If you want your boat NOT to be able to 'point' well and want it to heel over aggressively while being exceptionally SLOW, have a LOT of 'helm pressure' (boat 'skidding off' to leeward when attempting to 'point').... be at less than 15% static forestay tension.
Normal fore/aft 'prebend' is defined as ~3/4" forward bow for a single spreader rig, and ~1/2" forward bow per each spreader set on a multi-spreader rig ... and the sailmaker expects that the mast will be set up for that designed pre-bend and the forestay to be ~15%. Without normal expected prebend a mainsail will set up in a powered-up (increased draft) shape because in 'good' mainsails the sailmaker ALWAYS adds a smooth curve to the front of the luff to accommodate the expected 'prebend'. Prebend mathematically makes a spar MUCH stronger (by increasing the geometric 'moment of inertia' or "I" to the third power to prevent/retard the mast from flexing or oscilating due to 'induced harmonics' ... called 'mast pumping'.

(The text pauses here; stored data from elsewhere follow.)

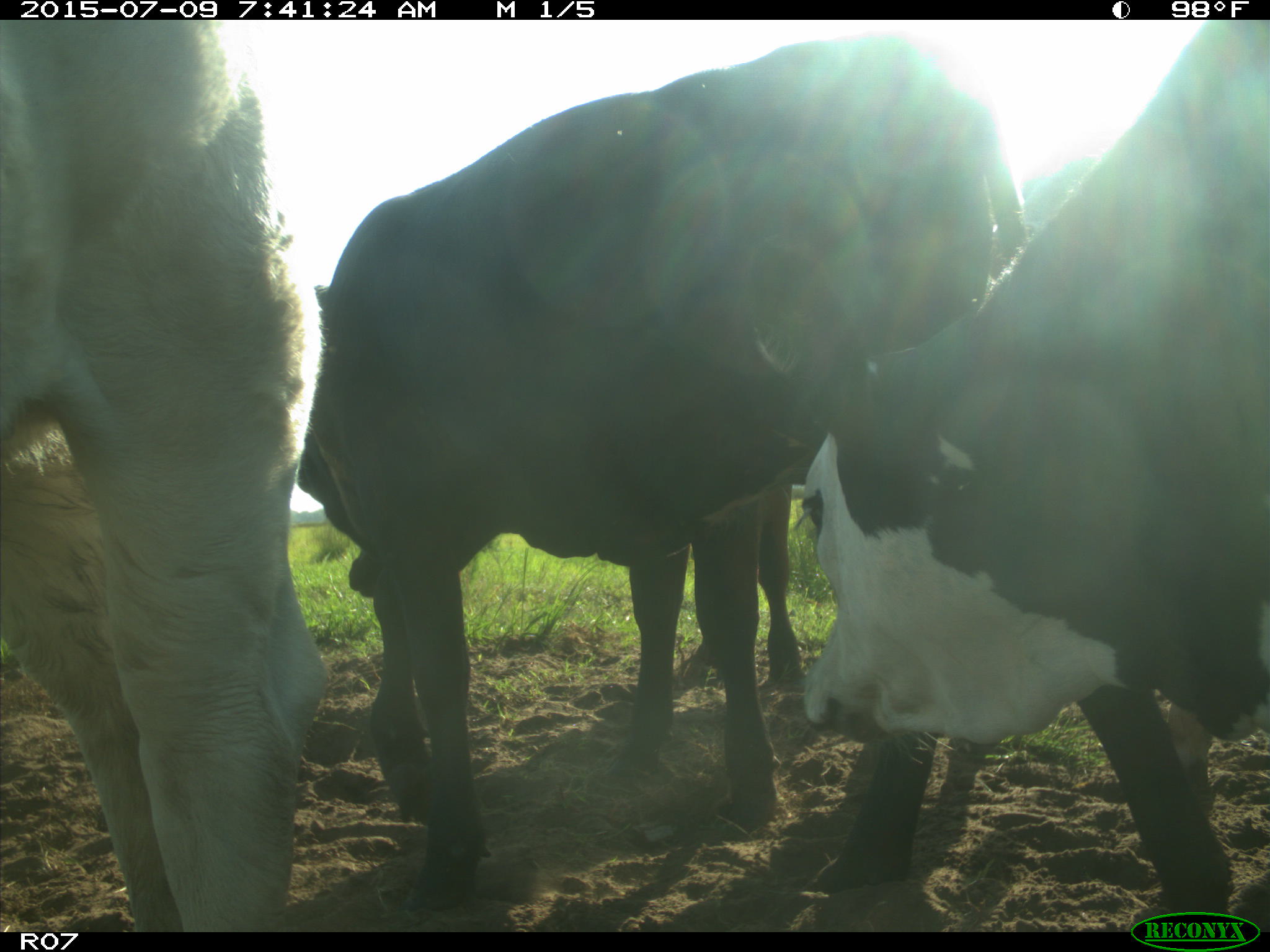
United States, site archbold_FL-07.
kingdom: Animalia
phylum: Chordata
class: Mammalia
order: Artiodactyla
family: Bovidae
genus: Bos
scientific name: Bos taurus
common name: domestic cow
Bos taurus (domestic cow).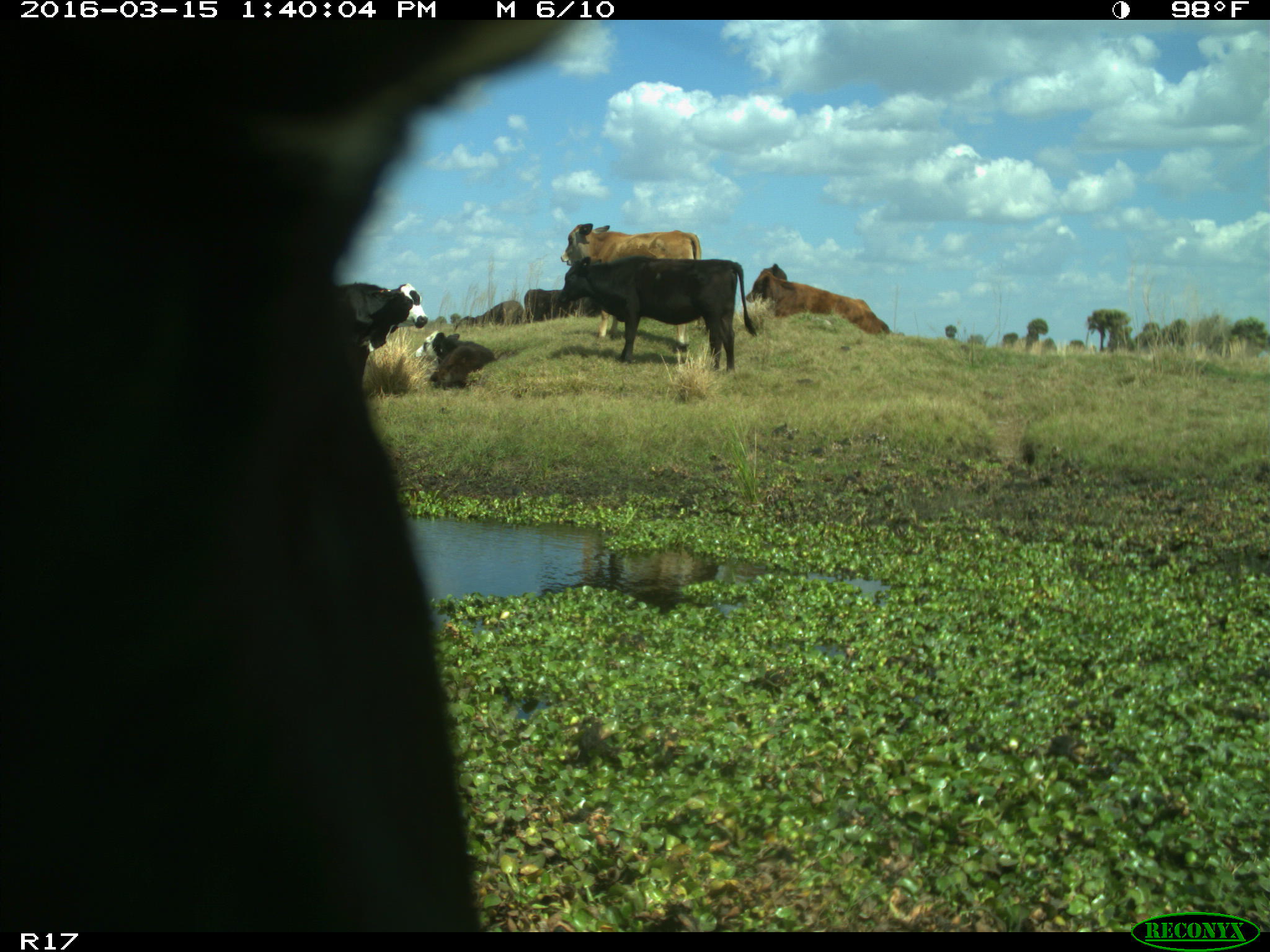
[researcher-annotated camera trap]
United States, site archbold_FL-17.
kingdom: Animalia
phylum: Chordata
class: Mammalia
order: Artiodactyla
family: Bovidae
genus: Bos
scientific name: Bos taurus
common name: domestic cow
Bos taurus (domestic cow).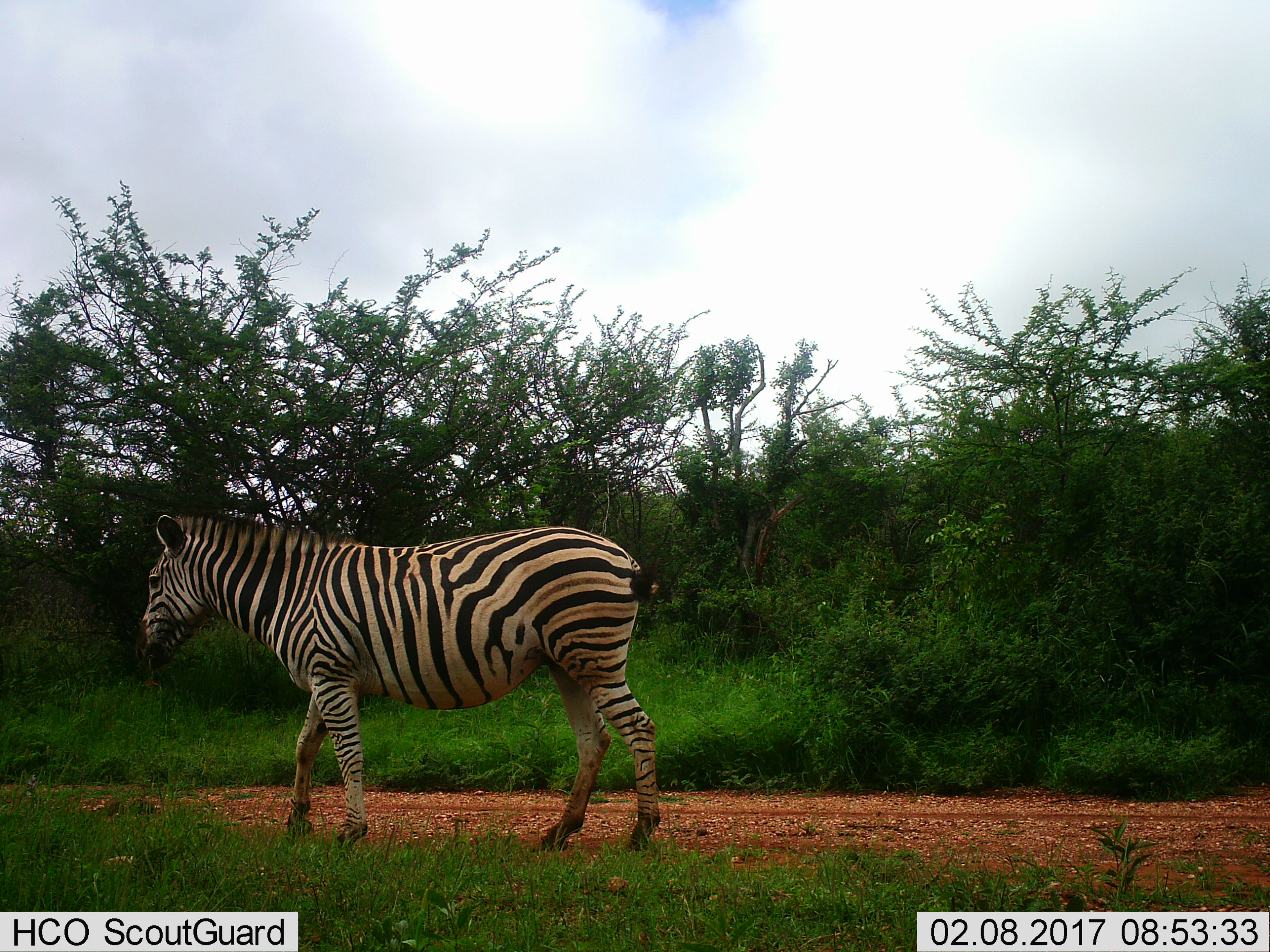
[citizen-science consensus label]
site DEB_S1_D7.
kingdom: Animalia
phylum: Chordata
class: Mammalia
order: Perissodactyla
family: Equidae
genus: Equus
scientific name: Equus quagga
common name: plains zebra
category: zebraplains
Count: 1.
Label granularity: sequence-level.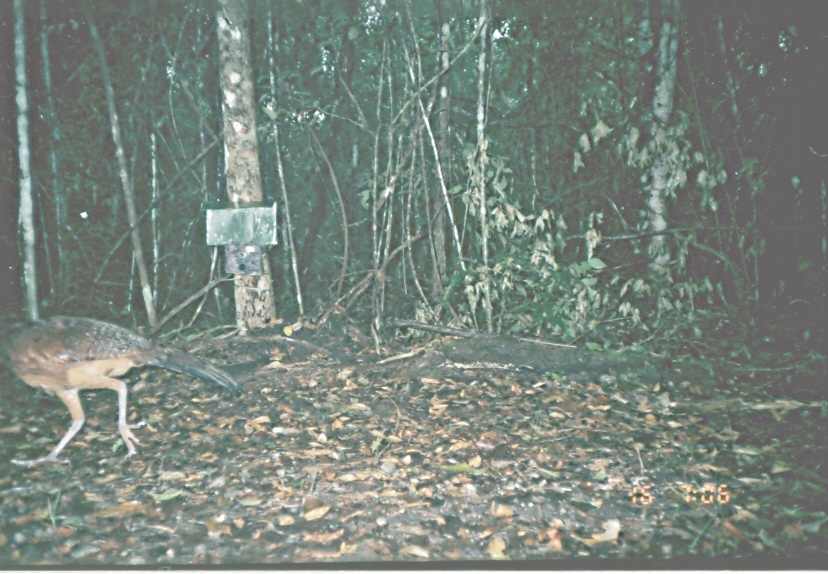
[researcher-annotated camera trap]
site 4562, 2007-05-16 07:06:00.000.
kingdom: Animalia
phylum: Chordata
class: Aves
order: Galliformes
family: Cracidae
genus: Crax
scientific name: Crax rubra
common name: great curassow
Crax rubra (great curassow), count 1.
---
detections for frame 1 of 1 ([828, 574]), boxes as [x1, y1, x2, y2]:
crax rubra: [0, 313, 240, 460]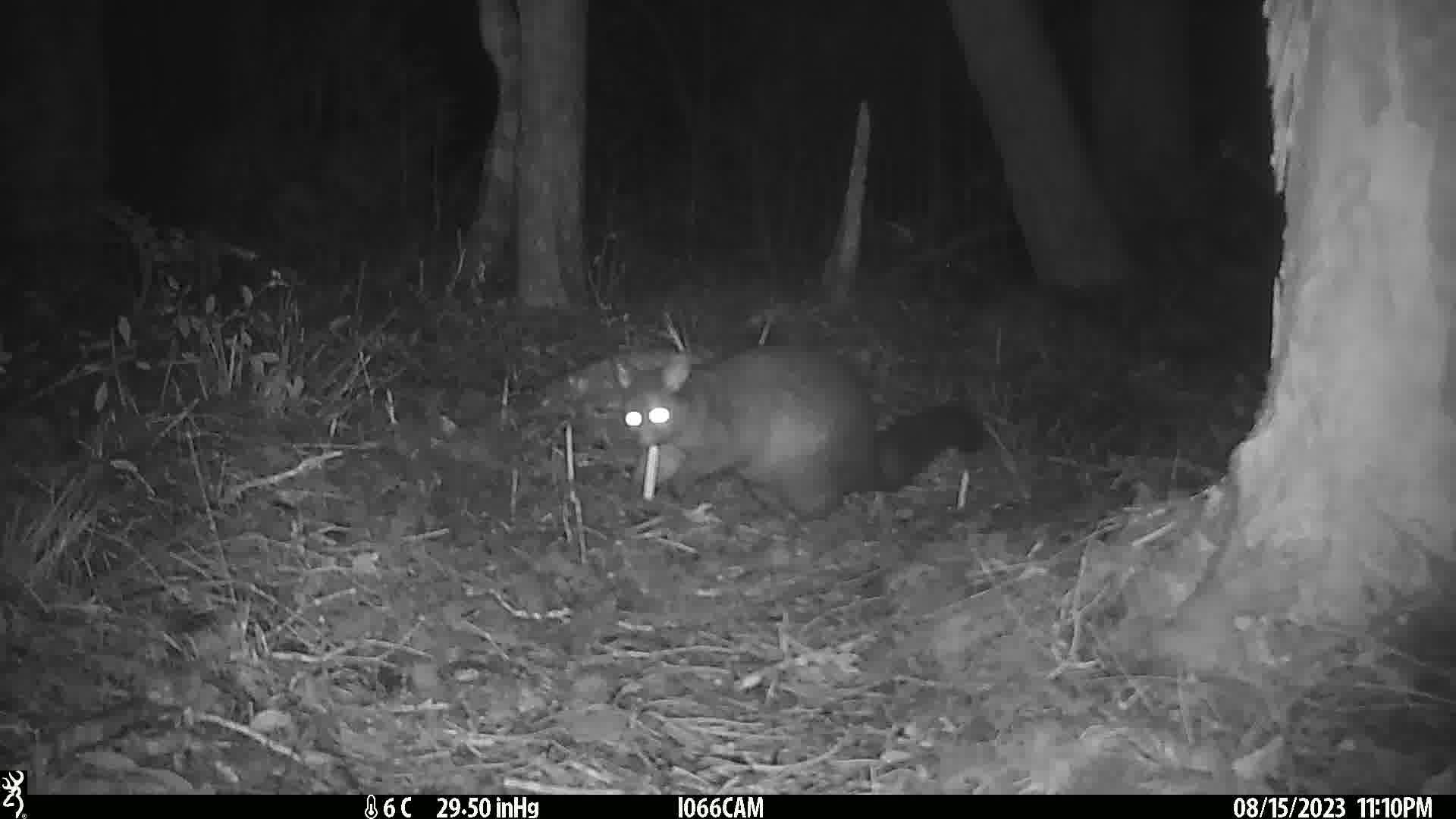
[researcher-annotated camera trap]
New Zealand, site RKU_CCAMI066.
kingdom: Animalia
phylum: Chordata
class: Mammalia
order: Diprotodontia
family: Phalangeridae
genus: Trichosurus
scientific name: Trichosurus vulpecula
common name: common brushtail possum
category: possum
Possum (common brushtail possum) (Trichosurus vulpecula).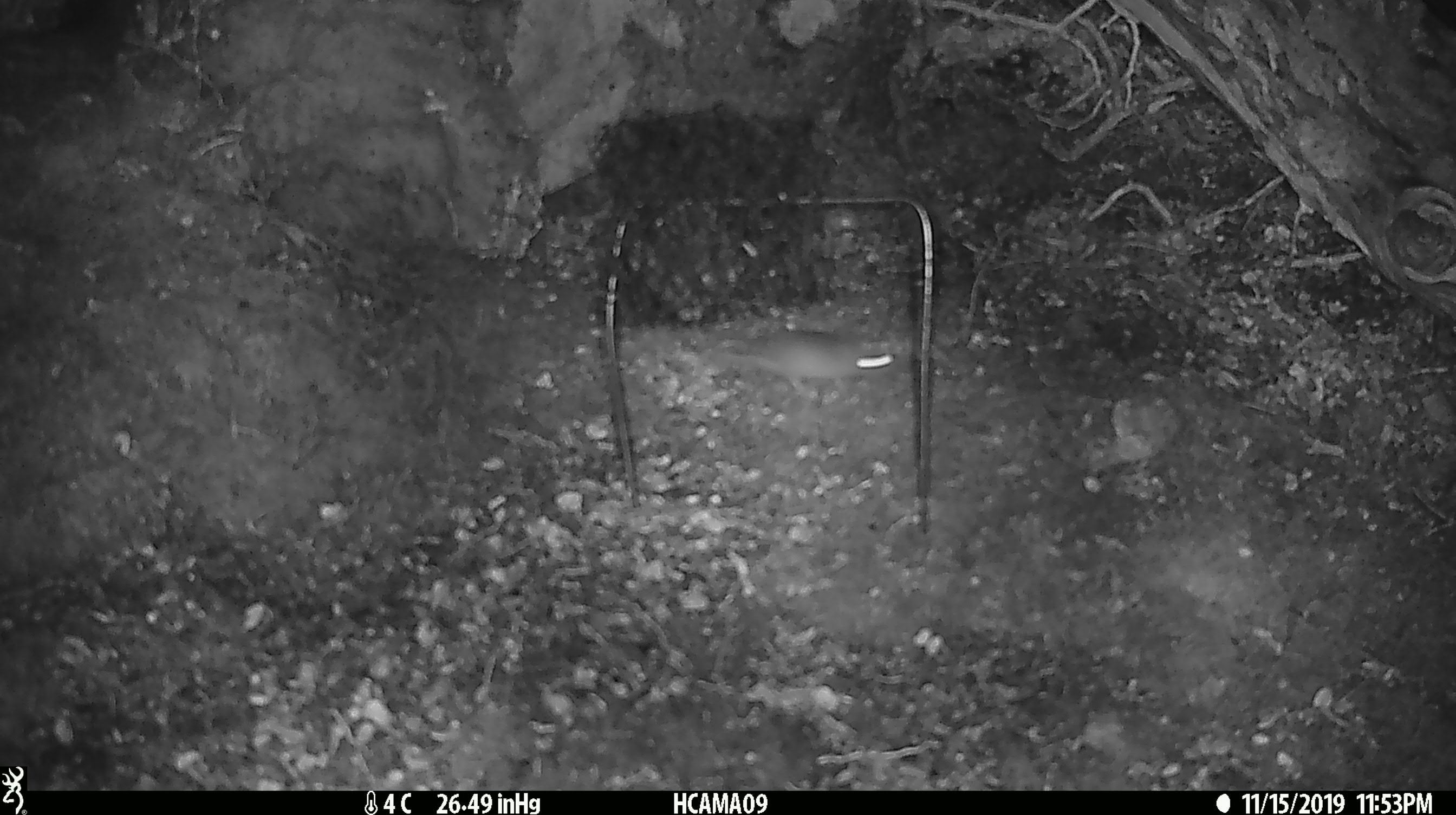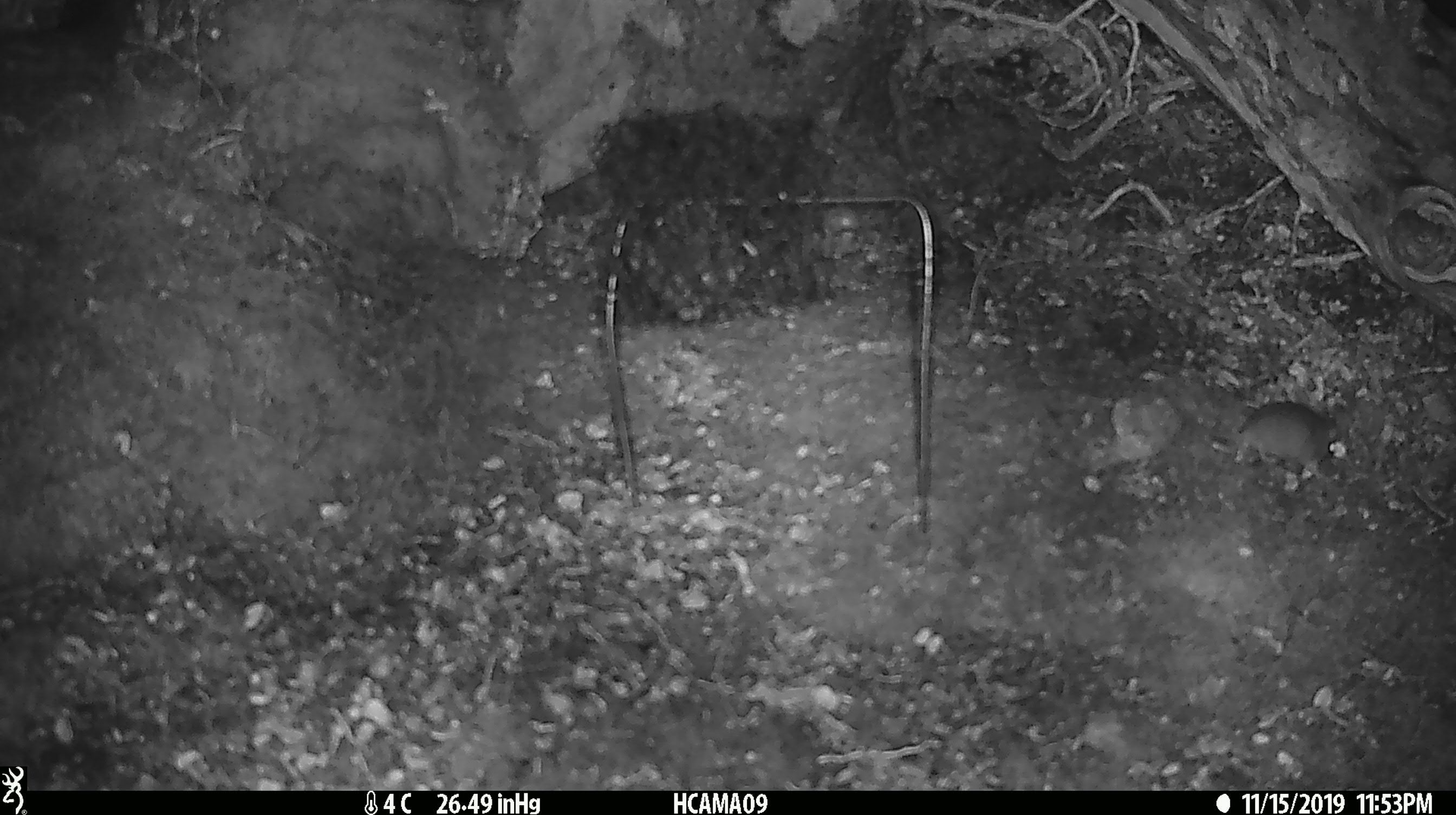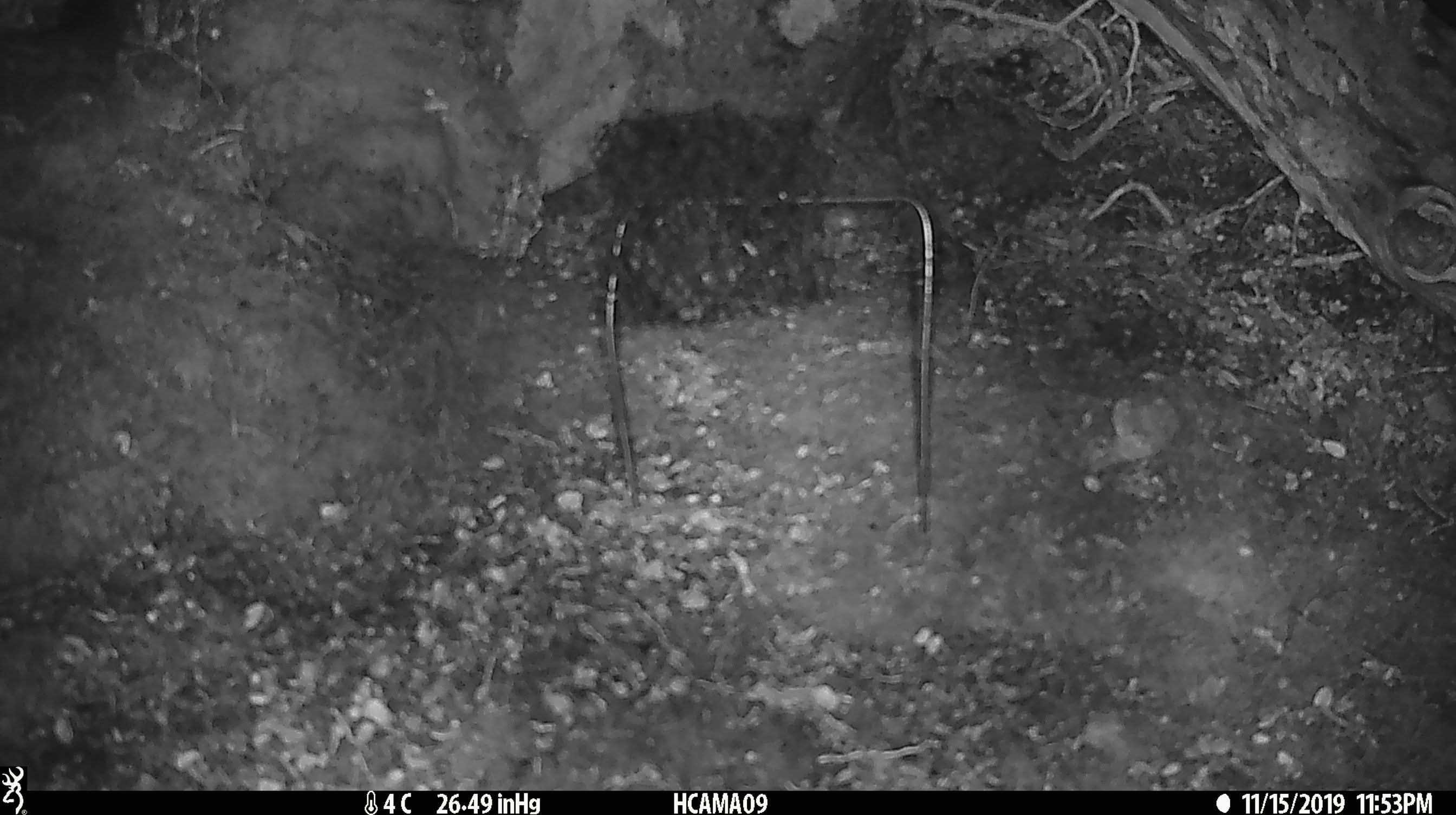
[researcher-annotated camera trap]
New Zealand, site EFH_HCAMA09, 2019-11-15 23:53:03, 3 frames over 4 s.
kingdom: Animalia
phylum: Chordata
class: Mammalia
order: Rodentia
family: Muridae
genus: Mus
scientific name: Mus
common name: mouse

Rigging size, mast stiffness, etc. are not a 'black art'. Typically the boat designer selects the rigging/mast based on typical 'scantlings' that include normal SAFETY FACTORS that historically 'work' ... for safety and long service life. An inshore design will be at 1.5, A coastal design will usually have an inbuilt Safety factor or 2, an offshore design 3 ... or more. The wire load bearing capacity is selected so that when the rig is set at 15% tension ..... and then later when the boat is 'pulled over' and heeled, the rig tension doesnt (much) go over 30% rig tension, 30% being the limiting load factor that unduly promotes 'fatigue' in stainless components. It is important to realize the all 300 series stainless quickly fatigues when loaded beyond 30% stress (normal 'endurance limit' of 300 series SS is 30,000 psi, although normal 300 series has an ultimate load value of 90,000psi) .
So, the 'typical' method by a designer to arrive at 'correct scantling' wire size, etc. is to mathematically/theoretically pull the mast horizontally from the top until the boat is at a ~45° angle of heel, calculate the resultant rig tension that is needed to get the boat to that 45 degree heel angle ... then multiply by the applicable safety factor to arrive at the proper scantling sized wire. ..... YOUR need is to keep the rig at near the 'design' static (boat upright) loading is YOU must set the rigging to a basic 15% of tension so that the mast remains 'straight' (side to side), mast has a proper amount of 'pre-bend' ... and the forestay IS operating at 15% static tension for sailing in 12-15kts.
Guessing and By-Goshing the proper rig loading using eyeballs, wire pushing, 'What John does', .... will get you NOWHERE. Its all in the numbers .... basic ~15% tension for normal wind and seastate conditions. ........ All the rest is 'myths & mysticisms".
Thanks, there is a lot of good info here, I will need to read many times to understand all of this.
One question, what do you mean by "Normal fore/aft 'prebend' is defined as ~3/4" forward bow for a single spreader rig ( I have single spreader). Also, how would I measure the forestay tension if the forestay is covered by roller furler? Also, the Selden manual (down load hints and advice from below link)
Seldén Mast AB
states tension forestay up to 40% breaking strength. Based on you statement that anything above 30% could lead to fatigue breaking, why would Selden say 40%.